Mean Field Game GAN

Shaojun Ma
CSE, Department of Mathematics
Georgia Institute of Technology
Atlanta, GA 30332
[email protected]
&Haomin Zhou
Department of Mathematics
Georgia Institute of Technology
Atlanta, GA 30332
[email protected]
&Hongyuan Zha
School of Data Science
The Chinese University of Hong Kong
Shenzhen, Guangdong 518172
[email protected]

Abstract

We propose a novel mean field games (MFGs) based GAN(generative adversarial network) framework. To be specific, we utilize the Hopf formula in density space to rewrite MFGs as a primal-dual problem so that we are able to train the model via neural networks and samples. Our model is flexible due to the freedom of choosing various functionals within the Hopf formula. Moreover, our formulation mathematically avoids Lipschitz-1 constraint. The correctness and efficiency of our method are validated through several experiments.

1 Introduction

Over the past few years, we have witnessed a great success of generative adversarial networks (GANs) in various applications. Speaking of general settings of GANs, we have two neural networks, one is generator and the other one is discriminator. The goal is to make the generator able to produce samples from noise that matches the distribution of real data. During training process, the discriminator distinguishes the generated sample and real samples while the generator tries to ’fool’ the discriminator until an equilibrium state that the discriminator cannot tell any differences between generated samples and real samples.

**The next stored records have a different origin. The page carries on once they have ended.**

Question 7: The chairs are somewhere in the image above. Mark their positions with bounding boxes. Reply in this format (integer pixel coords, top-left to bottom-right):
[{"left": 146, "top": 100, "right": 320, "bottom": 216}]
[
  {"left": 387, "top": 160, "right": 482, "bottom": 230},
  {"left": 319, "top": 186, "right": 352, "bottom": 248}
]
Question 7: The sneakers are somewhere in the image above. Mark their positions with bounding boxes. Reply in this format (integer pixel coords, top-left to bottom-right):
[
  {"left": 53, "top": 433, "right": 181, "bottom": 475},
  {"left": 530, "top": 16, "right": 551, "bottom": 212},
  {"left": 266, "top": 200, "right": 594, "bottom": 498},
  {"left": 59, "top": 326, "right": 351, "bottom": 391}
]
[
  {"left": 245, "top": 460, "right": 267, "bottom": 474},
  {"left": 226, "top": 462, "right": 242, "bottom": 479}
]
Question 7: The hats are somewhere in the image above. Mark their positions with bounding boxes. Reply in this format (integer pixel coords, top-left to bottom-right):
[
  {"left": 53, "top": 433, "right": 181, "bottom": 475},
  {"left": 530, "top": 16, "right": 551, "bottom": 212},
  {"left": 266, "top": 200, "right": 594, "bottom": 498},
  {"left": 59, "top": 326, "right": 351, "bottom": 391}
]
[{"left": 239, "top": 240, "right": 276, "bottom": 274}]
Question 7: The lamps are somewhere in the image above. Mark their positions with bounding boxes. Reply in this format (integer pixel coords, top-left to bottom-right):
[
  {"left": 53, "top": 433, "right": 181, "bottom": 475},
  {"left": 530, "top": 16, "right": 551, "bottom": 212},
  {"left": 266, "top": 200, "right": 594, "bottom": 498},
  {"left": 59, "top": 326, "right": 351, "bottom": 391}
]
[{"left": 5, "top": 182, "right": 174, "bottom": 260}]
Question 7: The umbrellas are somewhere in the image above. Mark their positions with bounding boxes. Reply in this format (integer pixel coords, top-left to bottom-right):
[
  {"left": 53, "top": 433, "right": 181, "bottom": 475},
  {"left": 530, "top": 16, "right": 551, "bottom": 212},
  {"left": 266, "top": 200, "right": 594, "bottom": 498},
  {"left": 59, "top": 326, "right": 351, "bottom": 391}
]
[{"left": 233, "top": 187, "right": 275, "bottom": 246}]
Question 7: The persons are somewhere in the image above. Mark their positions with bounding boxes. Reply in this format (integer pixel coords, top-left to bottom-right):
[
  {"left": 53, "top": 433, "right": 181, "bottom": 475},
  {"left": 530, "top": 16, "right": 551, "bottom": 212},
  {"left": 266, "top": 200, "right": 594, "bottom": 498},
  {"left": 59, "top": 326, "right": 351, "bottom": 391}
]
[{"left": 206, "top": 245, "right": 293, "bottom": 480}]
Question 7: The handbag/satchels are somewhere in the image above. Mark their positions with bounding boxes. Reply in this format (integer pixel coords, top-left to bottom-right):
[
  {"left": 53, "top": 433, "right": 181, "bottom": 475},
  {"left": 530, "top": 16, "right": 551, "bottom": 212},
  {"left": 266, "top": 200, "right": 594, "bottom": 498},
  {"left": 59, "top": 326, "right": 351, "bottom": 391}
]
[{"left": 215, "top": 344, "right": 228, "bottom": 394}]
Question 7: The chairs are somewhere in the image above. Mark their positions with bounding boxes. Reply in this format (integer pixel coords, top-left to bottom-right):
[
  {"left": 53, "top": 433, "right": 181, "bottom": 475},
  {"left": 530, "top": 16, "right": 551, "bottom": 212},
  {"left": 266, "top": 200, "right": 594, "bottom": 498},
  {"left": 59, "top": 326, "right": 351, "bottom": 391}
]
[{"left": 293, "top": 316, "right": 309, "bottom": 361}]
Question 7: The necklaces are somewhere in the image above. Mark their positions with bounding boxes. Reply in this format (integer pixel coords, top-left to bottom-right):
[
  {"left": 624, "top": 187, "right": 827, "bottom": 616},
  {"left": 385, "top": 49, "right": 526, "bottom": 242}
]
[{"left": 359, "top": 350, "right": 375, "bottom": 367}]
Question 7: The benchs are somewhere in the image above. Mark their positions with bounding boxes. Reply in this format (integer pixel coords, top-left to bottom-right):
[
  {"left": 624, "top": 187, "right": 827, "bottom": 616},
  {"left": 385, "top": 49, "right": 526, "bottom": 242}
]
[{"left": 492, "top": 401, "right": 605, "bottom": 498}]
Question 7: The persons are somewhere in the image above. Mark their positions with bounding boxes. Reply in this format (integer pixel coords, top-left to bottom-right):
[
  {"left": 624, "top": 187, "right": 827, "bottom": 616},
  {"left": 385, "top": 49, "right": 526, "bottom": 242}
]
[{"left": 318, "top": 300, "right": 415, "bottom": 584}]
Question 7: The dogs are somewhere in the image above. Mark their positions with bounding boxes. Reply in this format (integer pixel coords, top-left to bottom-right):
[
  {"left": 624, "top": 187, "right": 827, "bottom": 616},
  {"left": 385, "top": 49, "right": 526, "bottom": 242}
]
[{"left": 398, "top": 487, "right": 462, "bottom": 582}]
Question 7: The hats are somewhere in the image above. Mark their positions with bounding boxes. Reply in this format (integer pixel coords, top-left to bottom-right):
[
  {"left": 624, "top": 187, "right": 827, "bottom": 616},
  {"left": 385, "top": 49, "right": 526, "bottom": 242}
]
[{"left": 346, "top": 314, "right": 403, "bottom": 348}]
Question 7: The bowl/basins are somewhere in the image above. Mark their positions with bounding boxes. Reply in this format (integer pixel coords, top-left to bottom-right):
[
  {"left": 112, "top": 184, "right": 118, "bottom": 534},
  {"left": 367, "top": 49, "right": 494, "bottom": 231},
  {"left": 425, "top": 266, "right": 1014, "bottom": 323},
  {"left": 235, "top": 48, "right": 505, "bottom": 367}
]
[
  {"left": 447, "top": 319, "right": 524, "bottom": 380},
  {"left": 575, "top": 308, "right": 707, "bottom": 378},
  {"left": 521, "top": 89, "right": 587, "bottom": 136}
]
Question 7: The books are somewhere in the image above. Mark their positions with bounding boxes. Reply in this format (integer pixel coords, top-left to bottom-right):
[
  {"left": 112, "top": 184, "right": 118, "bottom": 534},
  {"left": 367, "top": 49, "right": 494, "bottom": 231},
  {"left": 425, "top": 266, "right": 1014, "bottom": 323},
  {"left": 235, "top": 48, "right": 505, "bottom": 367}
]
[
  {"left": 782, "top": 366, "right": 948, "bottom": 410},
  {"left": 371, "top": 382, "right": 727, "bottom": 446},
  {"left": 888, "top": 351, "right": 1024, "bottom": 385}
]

Wasserstein GAN (WGAN)[3] made a breakthrough on computation performance since it adopts a more natural distance metric (Wasserstein distance) other than the Total Variation (TV) distance, the Kullback-Leibler (KL) divergence or the Jensen-Shannon (JS) divergence. However most algorithms related to WGAN is based on the Kantorovich duality form of OT(optimal transport) problem, in which we are facing Lipschitz-1 challenge in training process. Though several approximated methods have been proposed to realize Lipschitz condition in computations, we aim to find a more mathematical method.

MFGs[12, 16] are problems that model large populations of interacting agents. They have been widely used in economics, finance and data science. In mean field games, a continuum population of small rational agents play a non-cooperative differential game on a time horizon [0, $T$ ]. At the optimum, the agents reach a Nash equilibrium (NE), where they can no longer unilaterally improve their objectives. In our case the NE leads to a PDE system consisting of continuity equation and Hamilton-Jacobi equation which represent the dynamical evolutions of the population density and the cost value respectively, following a similar pattern within the framework of Wasserstein distance[18]. Here the curse of infinite dimensionality in MFGs is overcome by applying Hopf formula in density space.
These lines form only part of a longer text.